*DATA FOR REVIEW*.

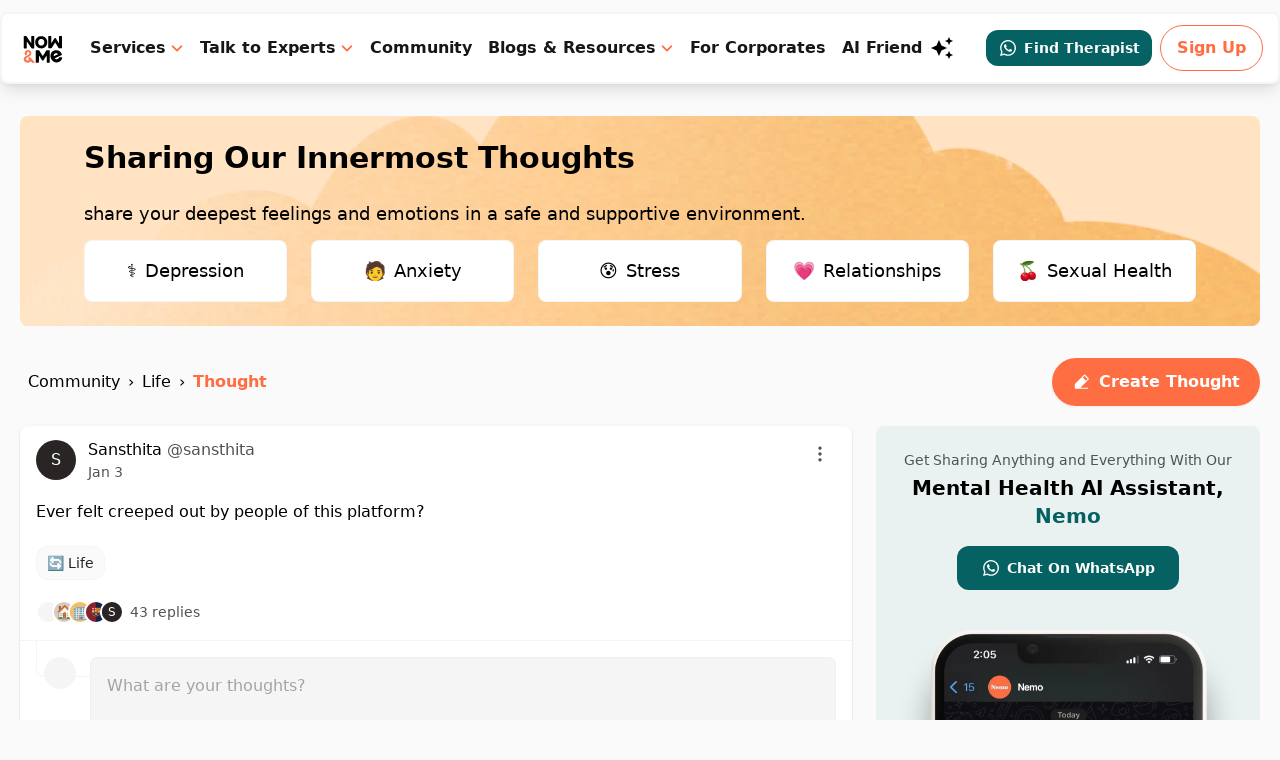

--- FILE ---
content_type: text/html; charset=utf-8
request_url: https://www.google.com/recaptcha/api2/aframe
body_size: 267
content:
<!DOCTYPE HTML><html><head><meta http-equiv="content-type" content="text/html; charset=UTF-8"></head><body><script nonce="K3K1rrY_UeRJkQRNhC924Q">/** Anti-fraud and anti-abuse applications only. See google.com/recaptcha */ try{var clients={'sodar':'https://pagead2.googlesyndication.com/pagead/sodar?'};window.addEventListener("message",function(a){try{if(a.source===window.parent){var b=JSON.parse(a.data);var c=clients[b['id']];if(c){var d=document.createElement('img');d.src=c+b['params']+'&rc='+(localStorage.getItem("rc::a")?sessionStorage.getItem("rc::b"):"");window.document.body.appendChild(d);sessionStorage.setItem("rc::e",parseInt(sessionStorage.getItem("rc::e")||0)+1);localStorage.setItem("rc::h",'1762788618165');}}}catch(b){}});window.parent.postMessage("_grecaptcha_ready", "*");}catch(b){}</script></body></html>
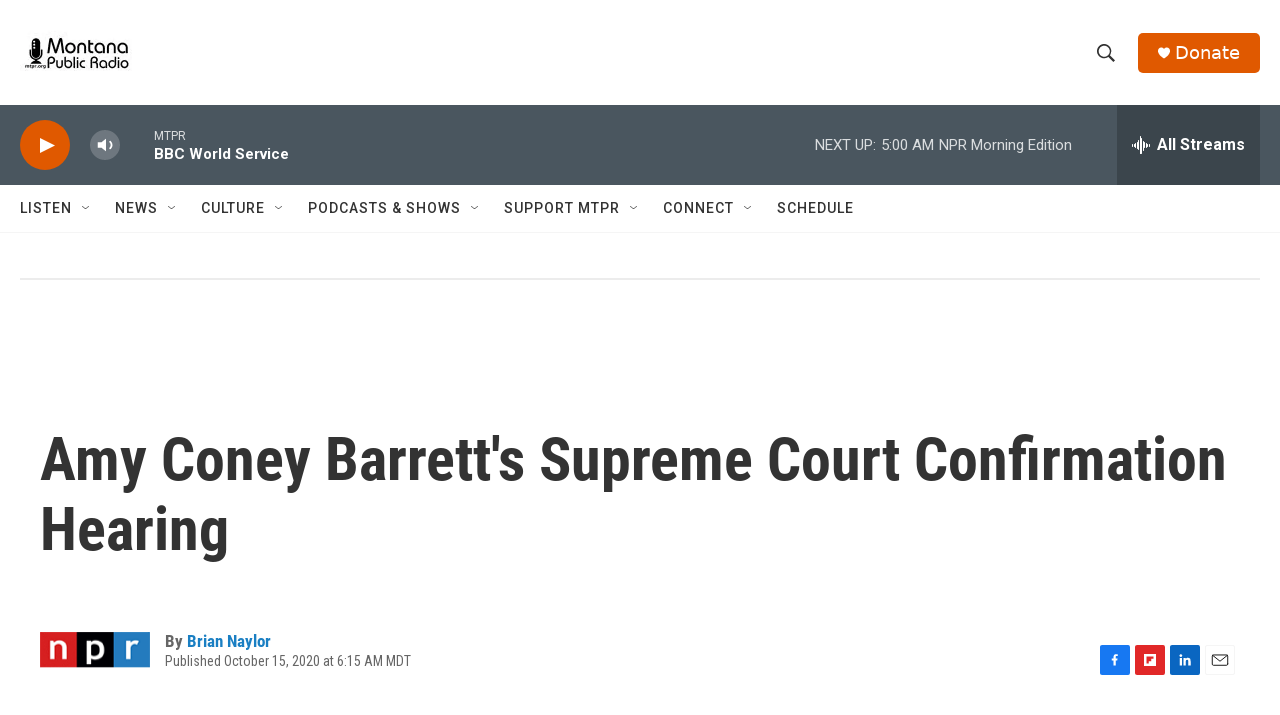

--- FILE ---
content_type: text/html; charset=utf-8
request_url: https://www.google.com/recaptcha/api2/aframe
body_size: 267
content:
<!DOCTYPE HTML><html><head><meta http-equiv="content-type" content="text/html; charset=UTF-8"></head><body><script nonce="S_Et-qIEjk6ZepVDZaBpbg">/** Anti-fraud and anti-abuse applications only. See google.com/recaptcha */ try{var clients={'sodar':'https://pagead2.googlesyndication.com/pagead/sodar?'};window.addEventListener("message",function(a){try{if(a.source===window.parent){var b=JSON.parse(a.data);var c=clients[b['id']];if(c){var d=document.createElement('img');d.src=c+b['params']+'&rc='+(localStorage.getItem("rc::a")?sessionStorage.getItem("rc::b"):"");window.document.body.appendChild(d);sessionStorage.setItem("rc::e",parseInt(sessionStorage.getItem("rc::e")||0)+1);localStorage.setItem("rc::h",'1769765793374');}}}catch(b){}});window.parent.postMessage("_grecaptcha_ready", "*");}catch(b){}</script></body></html>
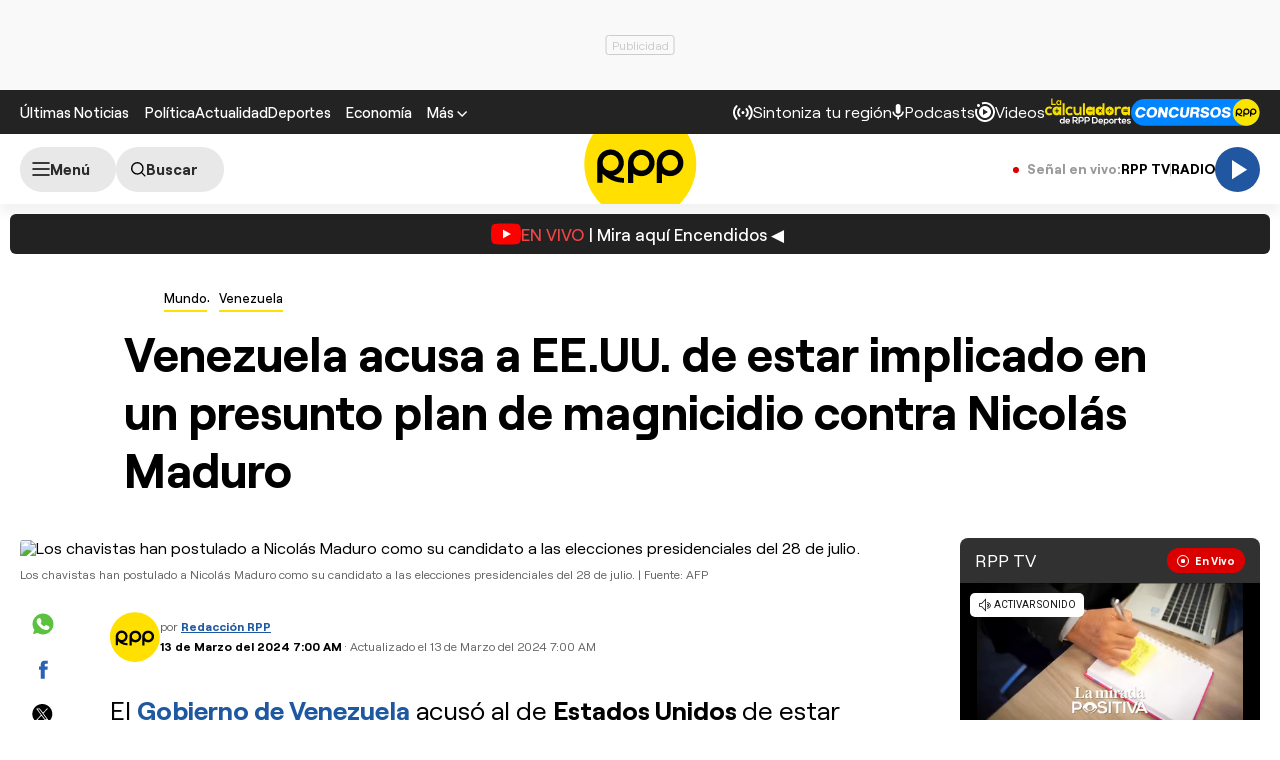

--- FILE ---
content_type: text/html; charset=UTF-8
request_url: https://redirector.rudo.video/mix/register/567ffde3fa319fadf3419efda25619456231dfea/rpptv/stream.js
body_size: 178
content:
var _sh = "567ffde3fa319fadf3419efda25619456231dfea"
var _dpssid = "b270528989669726658dbac3"
var _channel = "rpptv"
var _ref = "rudo.video/live/rpptv"
var _sid = "ba5t1l1xb295401172969726658dbad1" 

--- FILE ---
content_type: text/html; charset=utf-8
request_url: https://www.google.com/recaptcha/api2/aframe
body_size: 269
content:
<!DOCTYPE HTML><html><head><meta http-equiv="content-type" content="text/html; charset=UTF-8"></head><body><script nonce="RH5qNrvcDw8DRq0TXfQ5BQ">/** Anti-fraud and anti-abuse applications only. See google.com/recaptcha */ try{var clients={'sodar':'https://pagead2.googlesyndication.com/pagead/sodar?'};window.addEventListener("message",function(a){try{if(a.source===window.parent){var b=JSON.parse(a.data);var c=clients[b['id']];if(c){var d=document.createElement('img');d.src=c+b['params']+'&rc='+(localStorage.getItem("rc::a")?sessionStorage.getItem("rc::b"):"");window.document.body.appendChild(d);sessionStorage.setItem("rc::e",parseInt(sessionStorage.getItem("rc::e")||0)+1);localStorage.setItem("rc::h",'1769104990479');}}}catch(b){}});window.parent.postMessage("_grecaptcha_ready", "*");}catch(b){}</script></body></html>

--- FILE ---
content_type: application/javascript; charset=utf-8
request_url: https://fundingchoicesmessages.google.com/f/AGSKWxVrGBETqdBYeuFSSgzOcRTdlunOkhsz5MMavClnMEavwCvmjb1LAMvN991lCPqyK7hLMO3pbAEOm0fFq9zvAYIGGlLjFr6028Y-tHShGskmFBqx2PSwkfX7IYbA7m4SptdkAoK-ZVnSndphwrc5ST_fU_ASF92KfgWquobyklvVWMkP5CsinrQnUl20/_/hoverad._footer_ad_.650x100.-page-peel//adserver01.
body_size: -1289
content:
window['bfcc8e36-f0c7-4195-b8bf-ef870a629fa1'] = true;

*EXERCISE PROMPT*. The answer should hold exactly the lines running from the one with "body_size: -1289" to the final line of the data, both ends counted.

*OUTPUT FOR THIS TASK*.
body_size: -1289
content:
window['bfcc8e36-f0c7-4195-b8bf-ef870a629fa1'] = true;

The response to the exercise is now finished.